FileNotFoundError: [Errno 2] No such file or directory: 'fruit_data_with_colours.csv'

### Question 2: Explore the Dataset

In this question, you will write your own code to explore different characteristics of the dataset. Please answer the following questions by writing the appropriate Python code:

- **Check the Sample Size**: Write code to determine how many entries (rows) are in the dataset.

- **Dataset Information**: Use the `.info()` method to get information about the dataset. What insights can you gather about the data types and the presence of null values in each column from this output?


### Question 3: Visualize the Data

In this question, use data visualization techniques to explore the dataset further. Please write the Python code for each visualization and provide a brief explanation of your findings.

- **Bar Chart of Fruit Types**: Create a bar chart showing the count of each fruit type (fruit_label) in the dataset. What does this chart tell you about the frequency of different fruits in the dataset?

- **Pair Plot**: Create a pair plot to visualize the relationships between all numerical variables in the dataset. You may choose to use Seaborn, or any other suitable library for this task. What insights can you gather about the relationships between these variables?

### Question 4: Summary Statistics Analysis
Generate the descriptive statistics of the numerical variables in the dataset. 


## Question 5: Building a KNN Model

### Step 1: Data Preparation

In [None]:
# Importing the function for splitting data into train and test sets
from sklearn.model_selection import train_test_split

# Selecting features and target variable
X = df[['mass', 'width', 'height', 'color_score']]
y = df['fruit_label']

# Splitting the data into training and test sets
X_train, X_test, y_train, y_test = train_test_split(X, y, test_size=0.25, random_state=0)


# Printing the shapes of the training and test sets for both features and target
print("Training set shape (features):", X_train.shape)
print("Training set shape (target):", y_train.shape)
print("Test set shape (features):", X_test.shape)
print("Test set shape (target):", y_test.shape)

#### Questions:

- What does X represent in this context?
- What does y represent? 
- Explain why we need to split the data into training and test sets.
- What are the roles of `test_size=0.25` and `random_state=0` in this context?
- What do the shapes of `X_train` and `y_train` indicate about the training dataset?
- What do the shapes of `X_test` and `y_test` tell you about the test dataset?

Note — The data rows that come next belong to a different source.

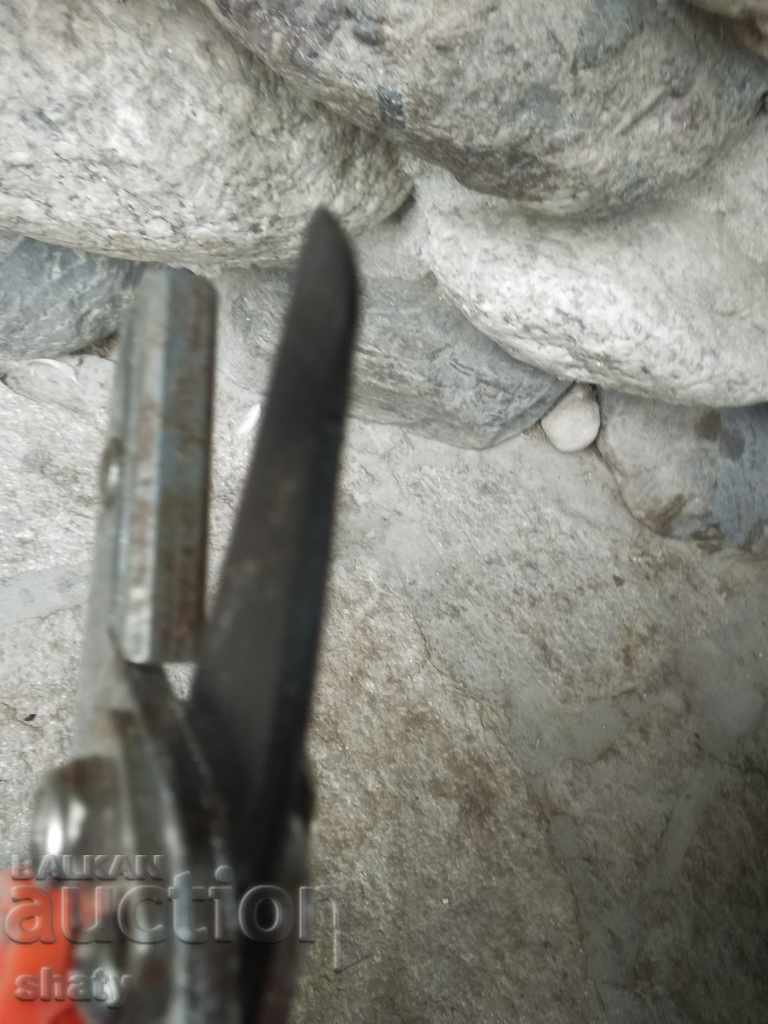 Scissors. Cutting tool. - 6 Scissors. Cutting tool. - 6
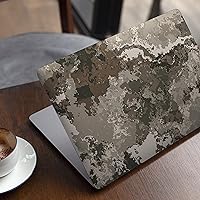 Veil CAMO - AlpineFull-Body Wrap Scratch Resistant Decal Skin-Kit Compatible withMacBook Air 13
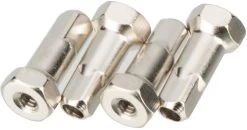 Campagnolo® Rayons Khamsin Asymmetric àpd Modèle 2014 9 Campagnolo® Rayons Khamsin Asymmetric àpd Modèle 2014 -Fournitures Pour Vélos 163159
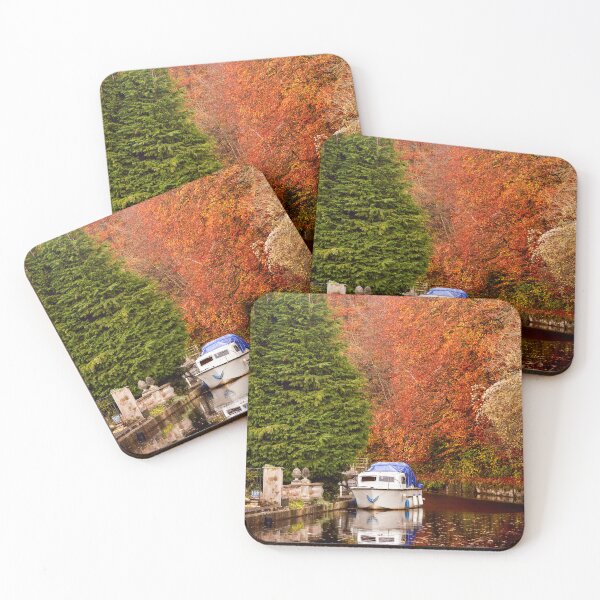 Item preview, Autumn, Monmouthshire and Brecon Canal designed and sold by VnGphoto.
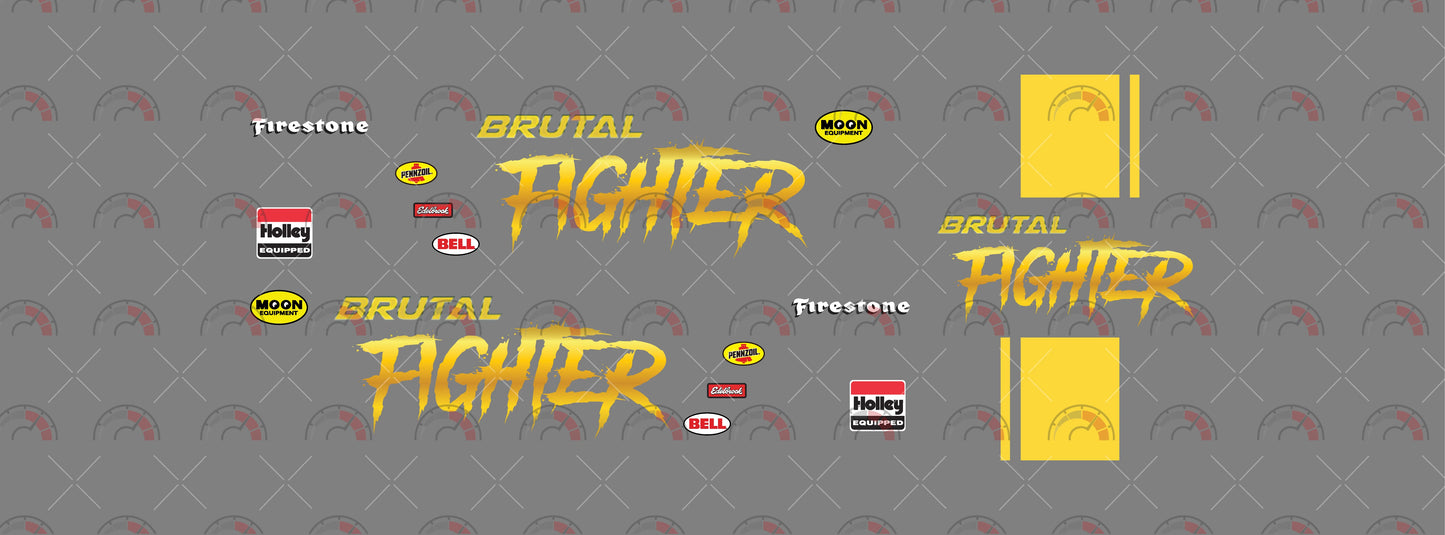 Brutal Fighter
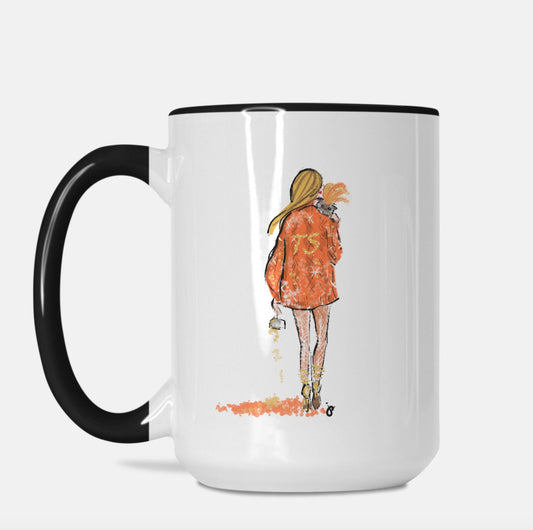 TS Showgirl Mug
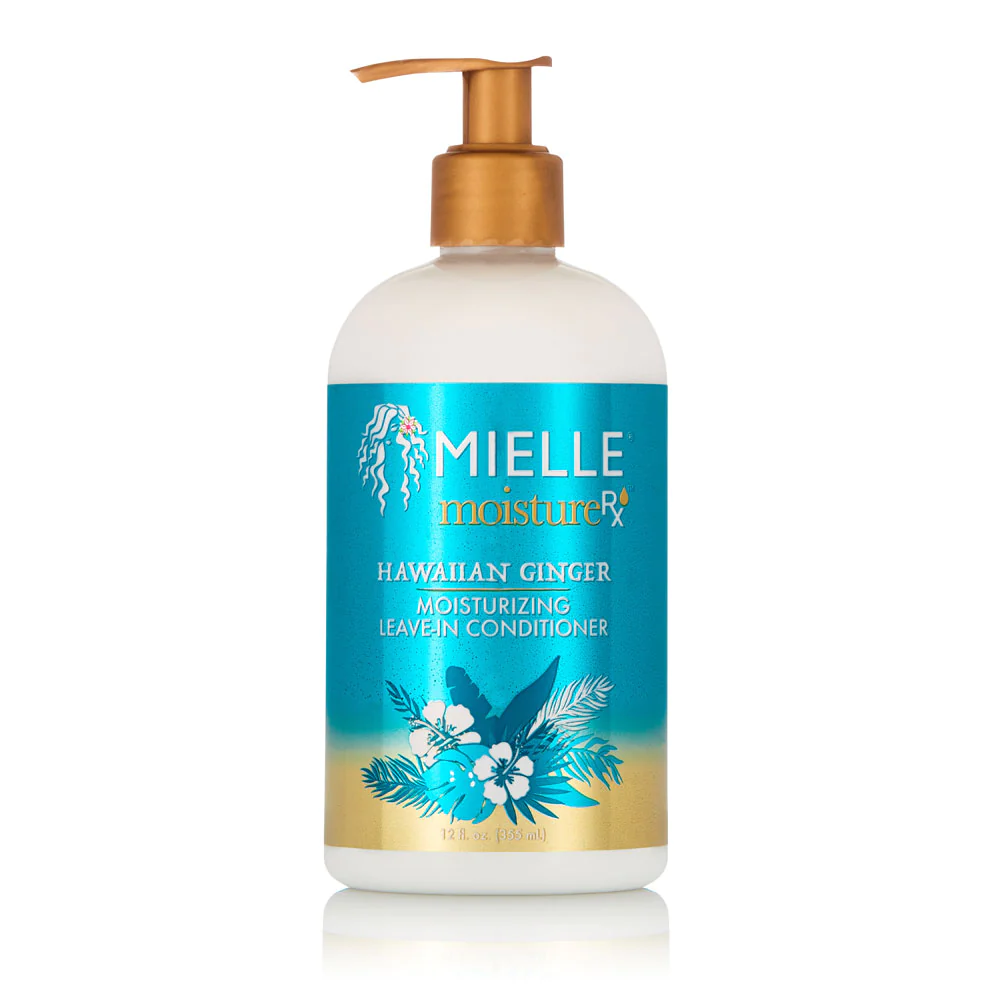 Condensation Rx Mielle, Moisture RX Hawaiian Ginger Leave-In Conditioner 355ml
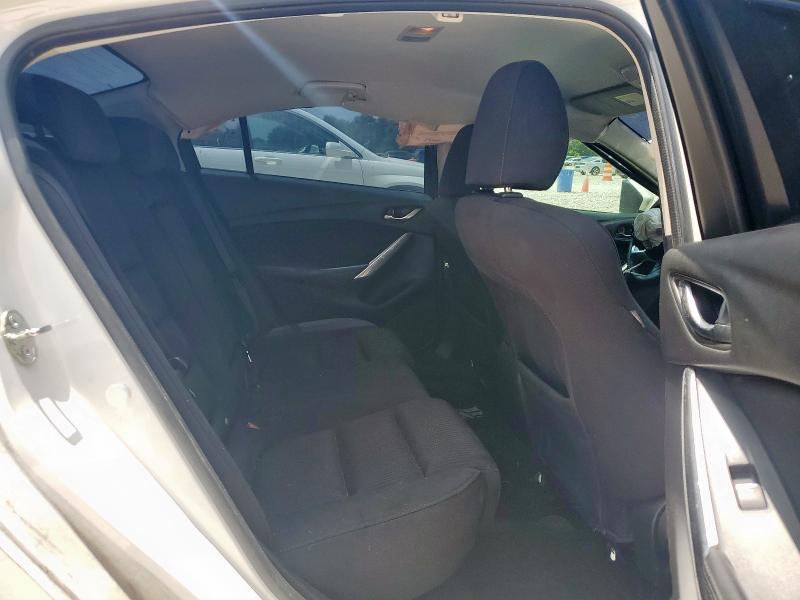 2016 MAZDA 6 SPORT - JM1GJ1U54G1450164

### Step 2: Creating and Training the KNN Model

In [None]:
from sklearn.neighbors import KNeighborsClassifier

# Creating an instance of KNN classifier
knn = KNeighborsClassifier(n_neighbors=1)

# Training the model
knn.fit(X_train, y_train)

#### Questions:

- Is the problem we are addressing with our KNN model a classification or a regression problem? Explain the basis for your determination.
- Describe how the KNN (K-Nearest Neighbors) classifier works. For example: how does the KNN algorithm determine the class of a new data point?

### Step 3: Model Evaluation

In [None]:
# Evaluating the model
accuracy = knn.score(X_test, y_test)
print("Model accuracy on the test set:", accuracy)

#### Questions:

- Explain the significance of this evaluation step.
- How would you interpret the accuracy score obtained?

### Question 6: Making Predictions with the KNN Model

Now that we have built our KNN model, let's see how it performs on new data. Consider the following two examples:

- Example 1: A small fruit with mass 18g, width 3.3 cm, height 4.5 cm, and a color score of 0.59.
- Example 2: A larger, elongated fruit with mass 110g, width 7.8 cm, height 9.3 cm, and a color score of 0.71.

Use the code below to predict the type of fruit for each example using our trained KNN model, and observe the results:

In [None]:
# Prediction for the first example
first_example = [18, 3.3, 4.5, 0.59]
first_prediction = knn.predict([first_example])

# Prediction for the second example
second_example = [110, 7.8, 9.3, 0.71]
second_prediction = knn.predict([second_example])

print("Prediction for the first example:", first_prediction)
print("Prediction for the second example:", second_prediction)

#### Question:

- What are the model's predictions for the first and second examples?